I envy anyone that has the sheer patience to work with people with dementia. I've just got my mother and it's a full time job, so I can't imagine working with multiple cases at a time. Must be exhausting after a day of that! My mother does the stories, too, she'll make up that she was just with someone she hasn't seen in years, or that she knows a random stranger she sees on the side of the road as we're driving and hasn't seen them in ages. There's a shot that opened up early last year just around the corner from us, and she's convinced she knows the owner of it and he promised to give her the shop, despite the fact we've never set foot in it! It's funny, tragic and a bit irritating all in one go. That's probably the most difficult part of it for me, a lot of the repetition, the terrible attitude and the calling me every name in the book she can think of when she gets in said mood is very frustrating to deal with, but you have to keep it in your mind it's not her fault and it's not her saying it, it's the disease.That does sound tough. My mother always knew who I was but she forgot relatives she didn't see as often like my daughter and the repetition is very common. My mum used to make up stories that she believed were real although they were too outrageous to be true.

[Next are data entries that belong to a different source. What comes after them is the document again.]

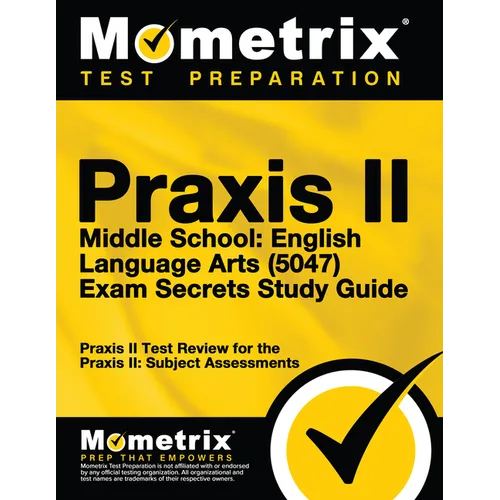 Praxis II Middle School English Language Arts (5047) Exam Secrets Study Guide: Praxis II Test Review for the Praxis II: Subject Assessments - Paperback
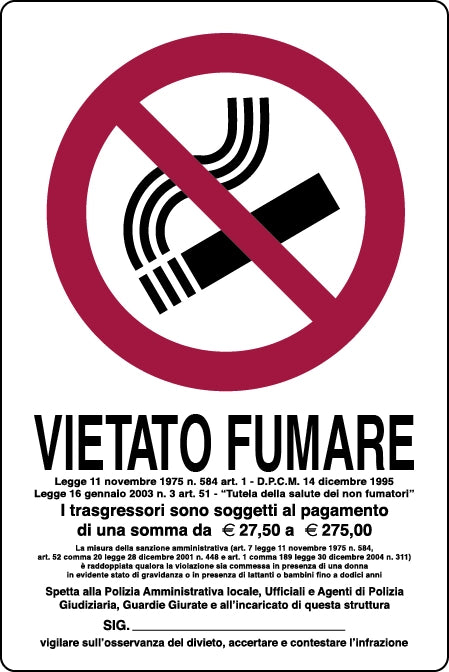 CARTELLO SEGNALETICO VIETATO FUMARE CON LEGGE  cm. 20x30 10.00 pz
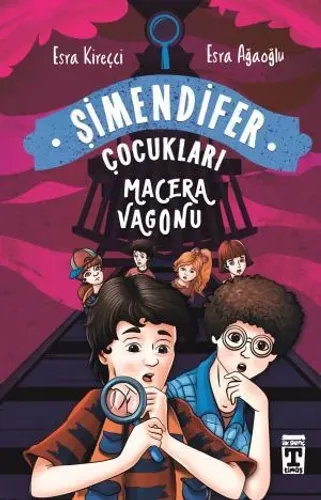 Macera Vagonu - Şimendifer Çocukları (Karton Kapak)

I used to work in an old people's home where a lady every day used to say she had to go and make her husband's tea and see to her children. Her husband had been dead for years and her children were grown but in her own way she was happy in her little world. Their long term memory lives on within them.

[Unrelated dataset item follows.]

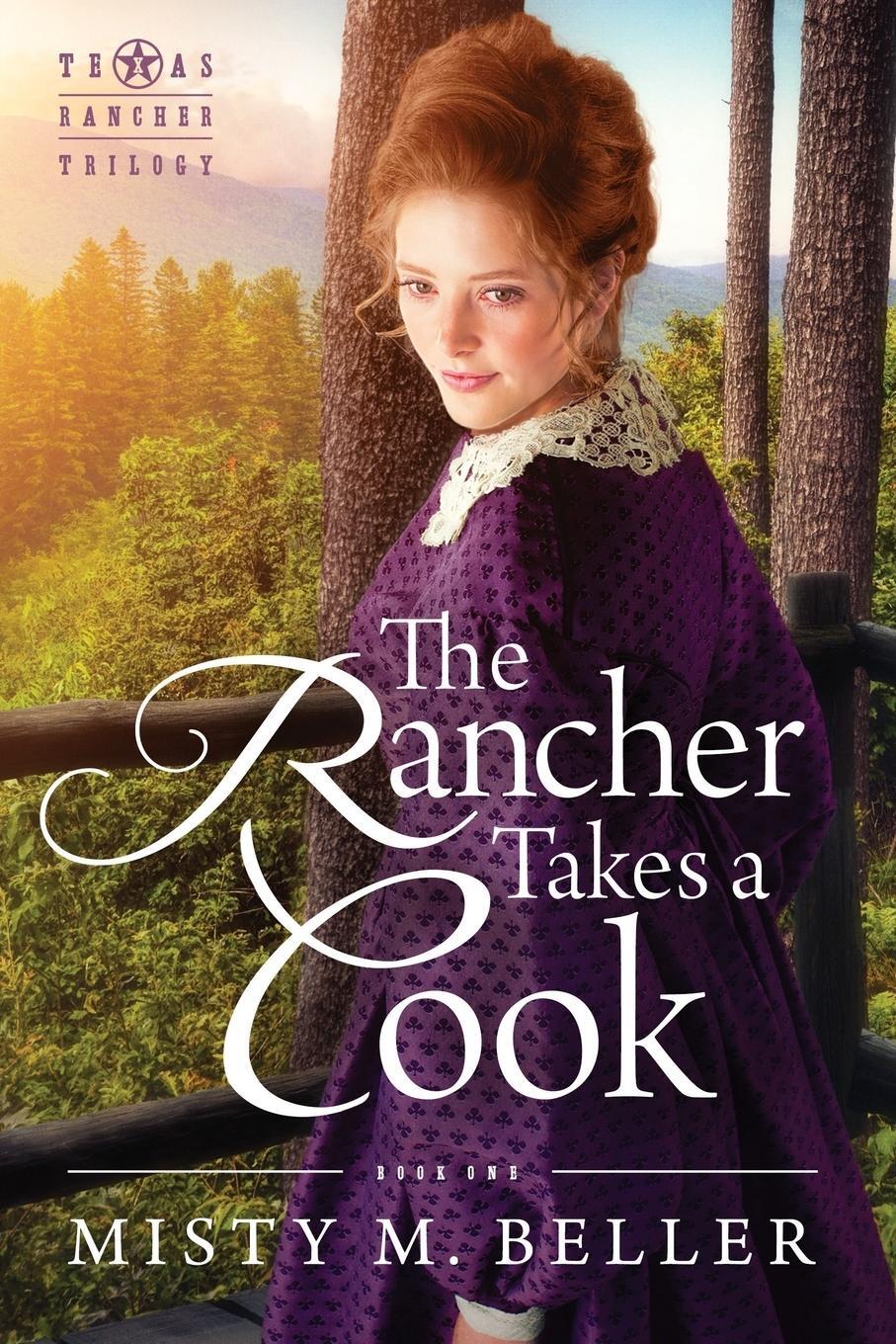 Cover: 9780999701218 | The Rancher Takes a Cook | Misty M. Beller | Taschenbuch | Paperback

Hope you get to see your family soon.?
I just wish I could get her to sit still when she gets in the mood to leave, because it's reached the point where the second she comes home from a trip, she'll be worn out and ready to sit down, but then just after sitting down she's getting up to leave again, and no amount of chatting or changing the subject or trying to get her involved in other things helps to change her mindset now. She's just ready to walk out all the time, we've had to change the locks on our doors so that you need keys to open them on the inside, because she will walk out and I've had to chase her down a couple of times. It's tough, it's a very tough job looking after her, so I applaud anyone who does so with more than one person, because I have no idea how they cope.